* _DIRECTIONS FOR THIS TASK_: Please return all records verbatim, no pictures.

Collected data entries
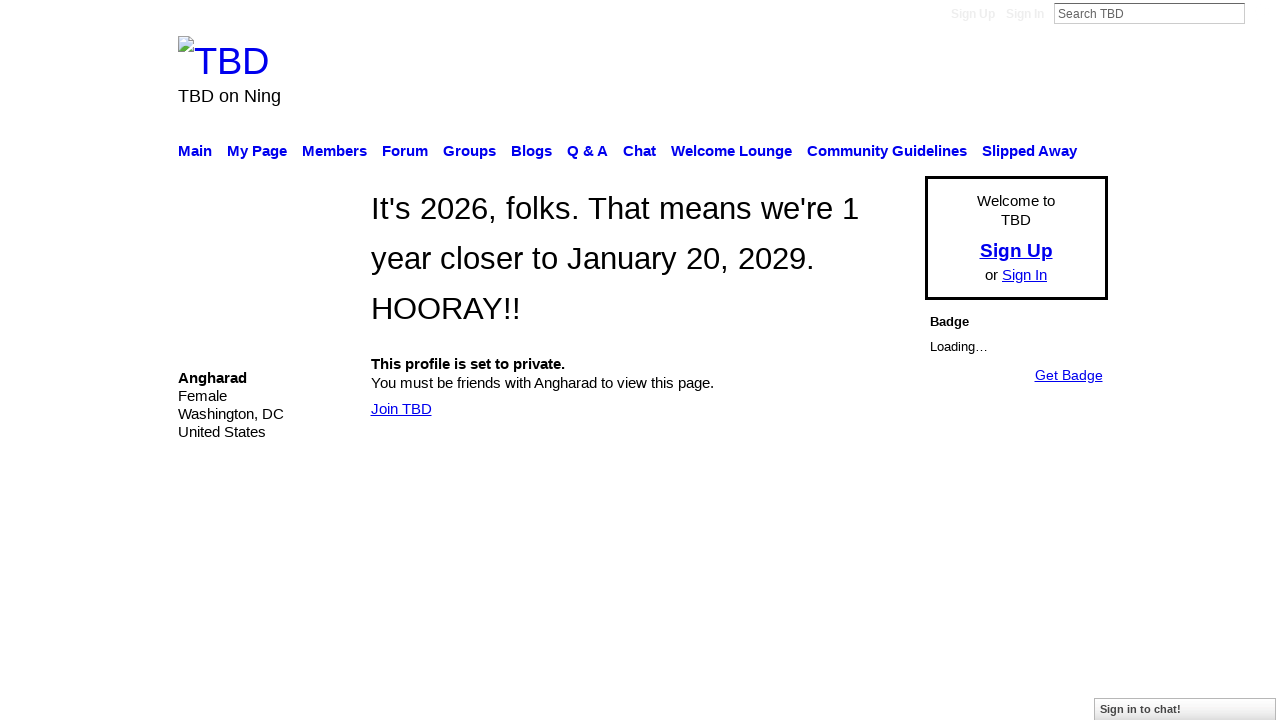

--- FILE ---
content_type: text/css
request_url: http://static.ning.com/socialnetworkmain/widgets/index/css/icon/icons-ccc.min.css?xn_version=2717935082
body_size: 1004
content:
.xg_sprite,.xg_icon,.rich-comment,.rich-comment em,.delete,.smalldelete,.activity-delete,ul.rating-themed,ul.rating-themed a:hover,ul.rating-themed a:active,ul.rating-themed a:focus,ul.rating-themed .current{background-image:url(//static.ning.com/socialnetworkmain/widgets/index/gfx/icons/xg_sprite-CCCCCC.png?v=3244555409);_background-image:url(//static.ning.com/socialnetworkmain/widgets/index/gfx/icons/ie6/xg_sprite-CCCCCC.png?v=4291570312);}#welcome .xg_icon-close-bg,.welcome_add_options .xg_icon-close-bg{background:transparent url(//static.ning.com/socialnetworkmain/widgets/index/gfx/welcomebox.png?v=1688247866) no-repeat -659px -29px;_background:transparent url(//static.ning.com/socialnetworkmain/widgets/index/gfx/icon/new/delete_gray.png?v=4054522322) no-repeat center center;}.announcement_bar .xg_icon-close-bg,.xg_floating_module .xg_icon-close-bg{background:transparent url(//static.ning.com/socialnetworkmain/widgets/index/gfx/icon/new/delete_gray.png?v=4054522322) no-repeat 1px 1px;}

* _ANSWER TO THE EXERCISE_:
--- FILE ---
content_type: text/css
request_url: http://static.ning.com/socialnetworkmain/widgets/index/css/icon/icons-ccc.min.css?xn_version=2717935082
body_size: 1004
content:
.xg_sprite,.xg_icon,.rich-comment,.rich-comment em,.delete,.smalldelete,.activity-delete,ul.rating-themed,ul.rating-themed a:hover,ul.rating-themed a:active,ul.rating-themed a:focus,ul.rating-themed .current{background-image:url(//static.ning.com/socialnetworkmain/widgets/index/gfx/icons/xg_sprite-CCCCCC.png?v=3244555409);_background-image:url(//static.ning.com/socialnetworkmain/widgets/index/gfx/icons/ie6/xg_sprite-CCCCCC.png?v=4291570312);}#welcome .xg_icon-close-bg,.welcome_add_options .xg_icon-close-bg{background:transparent url(//static.ning.com/socialnetworkmain/widgets/index/gfx/welcomebox.png?v=1688247866) no-repeat -659px -29px;_background:transparent url(//static.ning.com/socialnetworkmain/widgets/index/gfx/icon/new/delete_gray.png?v=4054522322) no-repeat center center;}.announcement_bar .xg_icon-close-bg,.xg_floating_module .xg_icon-close-bg{background:transparent url(//static.ning.com/socialnetworkmain/widgets/index/gfx/icon/new/delete_gray.png?v=4054522322) no-repeat 1px 1px;}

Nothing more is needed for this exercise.